Given data
· · ·

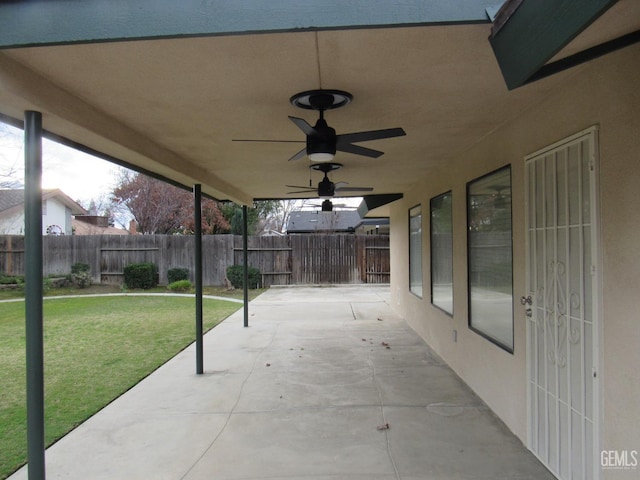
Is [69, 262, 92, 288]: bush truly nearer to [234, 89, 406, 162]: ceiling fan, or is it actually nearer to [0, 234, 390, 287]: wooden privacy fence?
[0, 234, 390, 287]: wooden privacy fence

· · ·

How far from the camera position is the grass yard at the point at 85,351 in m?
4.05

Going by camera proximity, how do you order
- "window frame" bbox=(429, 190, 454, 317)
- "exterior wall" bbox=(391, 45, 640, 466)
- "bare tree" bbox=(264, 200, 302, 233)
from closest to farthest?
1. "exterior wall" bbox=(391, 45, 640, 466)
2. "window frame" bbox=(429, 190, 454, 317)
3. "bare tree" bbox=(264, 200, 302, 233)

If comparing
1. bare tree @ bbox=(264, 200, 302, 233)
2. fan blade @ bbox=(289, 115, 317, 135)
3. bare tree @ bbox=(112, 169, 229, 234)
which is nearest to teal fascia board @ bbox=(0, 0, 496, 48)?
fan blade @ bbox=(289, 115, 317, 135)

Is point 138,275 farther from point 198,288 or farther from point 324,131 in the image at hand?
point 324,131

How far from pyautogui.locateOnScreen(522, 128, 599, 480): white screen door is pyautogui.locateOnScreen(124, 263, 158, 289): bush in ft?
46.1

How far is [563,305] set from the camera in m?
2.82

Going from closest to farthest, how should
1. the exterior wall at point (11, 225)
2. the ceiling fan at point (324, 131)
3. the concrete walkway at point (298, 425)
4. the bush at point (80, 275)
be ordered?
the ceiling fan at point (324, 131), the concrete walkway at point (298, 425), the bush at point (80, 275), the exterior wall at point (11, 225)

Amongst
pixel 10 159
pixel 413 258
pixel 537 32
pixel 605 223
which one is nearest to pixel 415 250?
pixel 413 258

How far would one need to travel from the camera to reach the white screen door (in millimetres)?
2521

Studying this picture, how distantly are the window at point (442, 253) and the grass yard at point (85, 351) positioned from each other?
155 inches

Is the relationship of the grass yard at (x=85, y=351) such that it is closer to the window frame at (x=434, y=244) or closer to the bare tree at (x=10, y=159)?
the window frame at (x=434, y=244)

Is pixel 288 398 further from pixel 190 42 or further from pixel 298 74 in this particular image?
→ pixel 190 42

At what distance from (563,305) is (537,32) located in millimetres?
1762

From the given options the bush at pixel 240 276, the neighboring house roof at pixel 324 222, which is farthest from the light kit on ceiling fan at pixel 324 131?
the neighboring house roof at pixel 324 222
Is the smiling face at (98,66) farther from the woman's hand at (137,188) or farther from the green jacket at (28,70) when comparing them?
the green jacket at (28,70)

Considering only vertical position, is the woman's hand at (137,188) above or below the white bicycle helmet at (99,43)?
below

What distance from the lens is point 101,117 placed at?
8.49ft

· · ·

What to produce
Locate each line in the material above that contains the word "door", and copy those lines out.

Response to the task
How far from pyautogui.locateOnScreen(522, 128, 599, 480): white screen door is pyautogui.locateOnScreen(124, 263, 158, 289): bush in ft?
How far would one need to travel from the camera to reach the white screen door (in millimetres)?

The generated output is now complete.